**Input rows**
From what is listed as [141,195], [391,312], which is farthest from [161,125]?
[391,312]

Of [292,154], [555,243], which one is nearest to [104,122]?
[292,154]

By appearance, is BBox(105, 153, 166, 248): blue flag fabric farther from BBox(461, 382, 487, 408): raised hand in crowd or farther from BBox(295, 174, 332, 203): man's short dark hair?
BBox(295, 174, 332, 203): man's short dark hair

**Set exercise**
Output each of the items above verbatim.

**Task result**
From what is listed as [141,195], [391,312], which is farthest from [161,125]?
[391,312]

Of [292,154], [555,243], which one is nearest to [104,122]?
[292,154]

By appearance, is BBox(105, 153, 166, 248): blue flag fabric farther from BBox(461, 382, 487, 408): raised hand in crowd or farther from BBox(295, 174, 332, 203): man's short dark hair?
BBox(295, 174, 332, 203): man's short dark hair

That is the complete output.